De la part de la maman, j’imagine avec un pincement au cœur, la difficulté de refuser à sa fille quelques minutes de distraction pour privilégier un hypothétique repos à l’efficacité discutable : un vrai dilemme qu’elle porte certains jours sur son visage sévère, à moins que ce ne soit la fatigue de rester enfermée dans cette chambre aux stores baissés toute la journée depuis… depuis combien de jours, de semaines, de mois déjà ? Elle ne sait plus, on ne sait plus, qui le sait précisément ? Cela doit être consigné dans le dossier médical, bien sûr, enfoui sous des tonnes de comptes rendus d’interventions chirurgicales, d’analyses, de consultations. Mais personne ne le sait plus avec précision.

Finalement, ça n’est pas la seule question qu’on se pose sur Anna* : d’autres questions sur l’évolution de son état, ses chances réelles de s’en sortir, se posent aussi et interrogent avec bien plus d’inquiétude médecins, infirmières et Maman. Pour l’instant, le quotidien : Anna* reste là, comme des tas d’autres enfants du service, passant d’un jour à l’autre comme Tarzan passe, dans la forêt vierge, de liane en liane, avec le risque omniprésent et imprévisible de voler quelques secondes dans les airs avant de s’écraser au sol.

Maman reste auprès de Anna*, nous frappons à la porte toutes les semaines et quand Anna* nous aperçoit, elle a ce geste impérial qui nous convie à entrer dès que l’un d’entre nous montre le bout de son nez rouge. Alors, nous ne manquons jamais de passer la tête même quand les stores sont baissés, que la chambre semble sombre, qu’il vaudrait mieux peut-être ne pas… . Et nous entrons avec enthousiasme, dès que la petite main transparente et impériale s’est levée vers nous et nous permet de nous approcher. Nous savons que Anna* va rendre ce moment exceptionnel !

"Anna* m’apparaît comme la plus grande comédienne qu’il m’ait été donné de voir."

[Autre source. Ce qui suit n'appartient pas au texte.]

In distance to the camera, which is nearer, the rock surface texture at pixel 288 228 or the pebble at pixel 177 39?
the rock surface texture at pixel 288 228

Le jeu qu’elle aime initier quand les clowns sont dans son palais, ne laisse pas de me remplir d’étonnement : les quelques fois où il m’a été donné de la voir, elle tient chaque fois à nous présenter son peuple de peluches et de doudous, certains visibles sur son lit, d’autres cachés dans le creux des draps, sous les oreillers.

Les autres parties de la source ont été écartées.